As I shared in last week’s blog, I have made a commitment to lose a serious amount of weight. And I have been successful thus far – I’m in week #4 and it’s going well.

Getting this far has been a challenge because it has taken me this long to rewrite most of my scripts regarding food that have been operational for a very long time.

And by script I mean a food habit. I had many food habits that had to be assessed and most of them needed to be completely re-written. Here are some new habits I’m picking up:

  • I no longer eat grains
  • I no longer eat sugar
  • I eat a lot less dairy
  • Very few desserts or sweet things are allowed in my new diet
  • I eat a lot more vegetables
  • I eat a lot more nuts
  • I use ground almonds instead of flour
  • I am allowed one ‘cheat day’ a week where I can have some of those things I used to have all of the time
  • I am learning to exercise more frequently

I have made these changes for many reasons. But the one I will talk about today has to do with our food habits.

As I child I was taught to eat certain foods and to like certain tastes. Those same food habits are still with me today. I have used them so often that they have created a neural highway in my brain that is so well used it is like an 8-lane highway – super fast with a lot of traffic on it. Because these food habits have such active and large neural highways inside my brain they fire and cause me to act before I’m really conscious of what I’m doing. So getting conscious was a really, really important first step in this whole process.
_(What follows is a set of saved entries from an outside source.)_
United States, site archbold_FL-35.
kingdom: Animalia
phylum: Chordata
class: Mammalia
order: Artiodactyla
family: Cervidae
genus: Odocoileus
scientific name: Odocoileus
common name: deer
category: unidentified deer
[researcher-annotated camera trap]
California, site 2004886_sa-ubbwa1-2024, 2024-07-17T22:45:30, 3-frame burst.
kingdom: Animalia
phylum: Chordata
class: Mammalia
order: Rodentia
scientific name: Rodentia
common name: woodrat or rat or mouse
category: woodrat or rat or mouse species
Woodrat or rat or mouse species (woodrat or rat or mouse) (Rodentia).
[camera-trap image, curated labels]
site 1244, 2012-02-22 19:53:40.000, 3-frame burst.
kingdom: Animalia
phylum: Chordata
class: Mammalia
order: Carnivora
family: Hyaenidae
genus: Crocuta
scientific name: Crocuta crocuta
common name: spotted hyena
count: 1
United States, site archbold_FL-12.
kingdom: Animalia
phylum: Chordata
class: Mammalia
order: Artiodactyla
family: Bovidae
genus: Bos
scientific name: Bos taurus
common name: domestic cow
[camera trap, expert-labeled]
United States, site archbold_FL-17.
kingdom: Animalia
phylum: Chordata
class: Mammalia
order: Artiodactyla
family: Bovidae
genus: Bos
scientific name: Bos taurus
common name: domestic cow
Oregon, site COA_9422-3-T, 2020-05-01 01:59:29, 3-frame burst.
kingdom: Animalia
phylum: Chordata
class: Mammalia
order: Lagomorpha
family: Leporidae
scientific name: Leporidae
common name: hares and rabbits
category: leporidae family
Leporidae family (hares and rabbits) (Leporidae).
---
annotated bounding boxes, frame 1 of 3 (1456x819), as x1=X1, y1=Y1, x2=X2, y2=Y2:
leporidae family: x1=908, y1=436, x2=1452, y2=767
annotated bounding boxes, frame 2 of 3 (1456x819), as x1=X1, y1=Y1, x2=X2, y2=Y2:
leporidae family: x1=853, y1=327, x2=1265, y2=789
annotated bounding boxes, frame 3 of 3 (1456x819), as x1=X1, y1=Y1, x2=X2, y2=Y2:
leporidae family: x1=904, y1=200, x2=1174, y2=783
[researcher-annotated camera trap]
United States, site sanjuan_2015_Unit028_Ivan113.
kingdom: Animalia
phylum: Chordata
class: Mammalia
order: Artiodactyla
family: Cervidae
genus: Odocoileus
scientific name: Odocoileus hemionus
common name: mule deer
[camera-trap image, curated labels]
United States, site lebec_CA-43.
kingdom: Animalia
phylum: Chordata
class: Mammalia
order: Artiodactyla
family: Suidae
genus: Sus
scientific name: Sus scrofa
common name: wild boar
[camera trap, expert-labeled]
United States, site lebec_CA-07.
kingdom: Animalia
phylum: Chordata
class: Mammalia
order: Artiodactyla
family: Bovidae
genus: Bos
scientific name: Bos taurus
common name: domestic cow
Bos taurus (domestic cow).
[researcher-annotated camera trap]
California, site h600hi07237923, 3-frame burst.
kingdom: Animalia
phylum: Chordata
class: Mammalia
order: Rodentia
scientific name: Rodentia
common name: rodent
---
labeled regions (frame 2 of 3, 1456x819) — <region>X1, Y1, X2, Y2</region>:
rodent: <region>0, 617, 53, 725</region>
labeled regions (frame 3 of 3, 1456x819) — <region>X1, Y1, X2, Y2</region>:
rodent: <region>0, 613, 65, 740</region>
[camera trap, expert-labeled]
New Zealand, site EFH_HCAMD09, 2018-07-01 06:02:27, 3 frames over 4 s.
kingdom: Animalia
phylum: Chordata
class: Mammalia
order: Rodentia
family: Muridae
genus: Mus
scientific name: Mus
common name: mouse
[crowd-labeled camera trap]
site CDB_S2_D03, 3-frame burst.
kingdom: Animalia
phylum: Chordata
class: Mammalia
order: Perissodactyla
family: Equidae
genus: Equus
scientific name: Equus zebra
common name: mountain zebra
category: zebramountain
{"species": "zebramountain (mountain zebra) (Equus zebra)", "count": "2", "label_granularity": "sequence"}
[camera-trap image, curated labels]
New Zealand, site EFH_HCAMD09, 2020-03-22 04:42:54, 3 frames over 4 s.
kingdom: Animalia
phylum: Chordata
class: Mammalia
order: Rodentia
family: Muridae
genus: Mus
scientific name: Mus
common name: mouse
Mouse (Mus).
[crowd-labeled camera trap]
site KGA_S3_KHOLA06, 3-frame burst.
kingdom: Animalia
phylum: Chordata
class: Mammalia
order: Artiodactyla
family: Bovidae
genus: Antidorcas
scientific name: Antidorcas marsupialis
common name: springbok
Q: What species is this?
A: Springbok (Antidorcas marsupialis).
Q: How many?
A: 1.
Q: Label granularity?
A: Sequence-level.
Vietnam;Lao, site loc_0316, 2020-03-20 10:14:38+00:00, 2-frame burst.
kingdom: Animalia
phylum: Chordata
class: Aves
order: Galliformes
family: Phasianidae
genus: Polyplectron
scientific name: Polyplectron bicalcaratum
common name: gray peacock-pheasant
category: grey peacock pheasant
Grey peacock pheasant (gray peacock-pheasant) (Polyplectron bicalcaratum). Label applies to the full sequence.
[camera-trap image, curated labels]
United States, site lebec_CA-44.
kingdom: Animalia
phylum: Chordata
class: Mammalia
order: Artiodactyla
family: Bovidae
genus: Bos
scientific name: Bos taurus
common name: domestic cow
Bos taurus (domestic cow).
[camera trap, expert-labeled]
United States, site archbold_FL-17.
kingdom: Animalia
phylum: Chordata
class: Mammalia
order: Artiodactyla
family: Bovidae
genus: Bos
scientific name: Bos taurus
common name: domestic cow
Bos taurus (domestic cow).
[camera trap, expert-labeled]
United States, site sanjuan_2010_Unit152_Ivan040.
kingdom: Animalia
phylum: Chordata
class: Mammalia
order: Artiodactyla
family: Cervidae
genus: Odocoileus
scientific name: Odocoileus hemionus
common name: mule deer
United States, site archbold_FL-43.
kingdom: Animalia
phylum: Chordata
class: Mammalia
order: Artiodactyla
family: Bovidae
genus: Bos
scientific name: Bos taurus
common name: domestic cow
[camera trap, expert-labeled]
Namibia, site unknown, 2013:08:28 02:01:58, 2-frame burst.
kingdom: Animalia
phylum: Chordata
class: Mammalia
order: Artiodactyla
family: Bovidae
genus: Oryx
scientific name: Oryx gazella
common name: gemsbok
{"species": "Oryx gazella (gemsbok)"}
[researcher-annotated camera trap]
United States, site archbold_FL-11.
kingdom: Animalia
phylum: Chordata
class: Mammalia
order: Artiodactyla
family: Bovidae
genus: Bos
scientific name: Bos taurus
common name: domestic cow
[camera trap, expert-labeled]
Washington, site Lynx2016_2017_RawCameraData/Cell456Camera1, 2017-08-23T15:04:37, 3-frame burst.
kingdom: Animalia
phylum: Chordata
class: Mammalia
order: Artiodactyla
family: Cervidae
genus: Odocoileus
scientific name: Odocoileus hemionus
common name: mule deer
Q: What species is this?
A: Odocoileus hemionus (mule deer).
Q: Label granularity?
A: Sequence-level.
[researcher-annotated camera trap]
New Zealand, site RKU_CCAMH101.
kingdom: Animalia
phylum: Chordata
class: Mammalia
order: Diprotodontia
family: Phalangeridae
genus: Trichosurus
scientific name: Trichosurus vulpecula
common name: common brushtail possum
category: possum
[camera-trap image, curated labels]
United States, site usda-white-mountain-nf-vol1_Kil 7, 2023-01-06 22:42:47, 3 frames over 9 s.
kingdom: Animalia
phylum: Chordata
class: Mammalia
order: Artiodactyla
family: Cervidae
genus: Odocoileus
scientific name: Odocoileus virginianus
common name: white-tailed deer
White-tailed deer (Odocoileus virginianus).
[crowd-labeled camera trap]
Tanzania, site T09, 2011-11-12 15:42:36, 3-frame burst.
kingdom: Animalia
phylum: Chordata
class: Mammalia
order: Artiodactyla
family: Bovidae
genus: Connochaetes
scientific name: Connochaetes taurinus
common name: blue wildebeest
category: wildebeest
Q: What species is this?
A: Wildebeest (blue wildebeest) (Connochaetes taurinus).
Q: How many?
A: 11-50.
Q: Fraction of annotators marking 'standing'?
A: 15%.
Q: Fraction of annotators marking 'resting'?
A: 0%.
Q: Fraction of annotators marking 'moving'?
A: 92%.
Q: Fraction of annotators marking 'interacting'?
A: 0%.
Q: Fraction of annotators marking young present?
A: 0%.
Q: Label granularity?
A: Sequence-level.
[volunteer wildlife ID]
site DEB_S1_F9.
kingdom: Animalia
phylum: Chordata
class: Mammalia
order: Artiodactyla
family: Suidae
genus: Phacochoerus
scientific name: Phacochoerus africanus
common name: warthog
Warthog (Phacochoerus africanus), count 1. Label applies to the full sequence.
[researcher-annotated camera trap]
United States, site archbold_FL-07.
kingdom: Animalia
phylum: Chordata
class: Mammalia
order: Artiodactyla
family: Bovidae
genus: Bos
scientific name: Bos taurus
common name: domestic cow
I needed to be AWARE of what I was eating and drinking – at all times.

So I’m at a meeting and someone brings in coffee and donuts. In the beginning stages of changing my food habits, I would have my hand in the donut box before I realized. But NO – you can’t have this. I have to remind myself that I have almonds in my purse – pull them out and snack on them instead. Every fiber in me was screaming for the donut – not because I had to have it but because my brain was used to it and expected to be allowed to have it.

Giving in to your food habits is like giving in to a child who is having a tantrum. That’s why the first 21 days of a new food regime is SO critical. You are quite honestly fighting against your own brain that is hard wired to EXPECT certain foods at certain times of the day. And when you deny it what it wants, it throws a tantrum! And when we are tired or out of sorts or we have had a bad day, guess what? We give in.

So knowing all of this, I was prepared with a food plan that took into account 3 meals a day for 7 days. I knew what meals I would have and what snacks would be available. I had pre-bought the groceries for the week and spent time on the weekend pre-making some of the main meals that I would need to have on hand in order to see me through the week. The food plan was clear in my mind and I was RIGID in executing it – especially in the initial 21 days, which is the length of time it takes to form a new neural habit.

But here’s what I knew and what you also need to know: The new neural habit that is only 21 days old is fresh – it is like a newborn. It’s not yet a super 8-lane highway in your head. It is more like a dirt road through the countryside. So you have to continue using the new habits in order for the neural highway to become strong, secure, and well-travelled.

Not only is food a habit – it’s an addiction. Those flavours and tastes we so love are addictions our body has become used to and it takes time to shake them. So it’s critical that you pay attention and stay committed at all times. Furthermore, you need to have a plan about how you will deal with those moments when you want to give in and go back to old habits – because they are still in your brain, folks! It will take months to really build new habits that will take over where the old habits were.

And those people who have lost the weight and then regained it? Their old food habits were still wired up. Losing focus on the new habits simply caused them to reconnect to old wiring and, before long, they were back at it.

I know it’s just my head. And understanding why it is so compelling helps me to ‘not give in’ and to persevere until the new habits wire. Committing to this new regime takes time because your body is not going to like it right off the bat. You need to learn to like new things – and that takes time. In order to be healthy, food needs to become fuel rather than entertainment or a source of pleasure.

These are the habits and mindsets I am working to rewire in order to improve my health and wellbeing. I’ve done this in my business over the last several years, and I will continue to do it in the years to come. How about you? Which neural highways are firing in your brain that you need to rewire? Which country roads are in need of building up? I’d love to hear from you!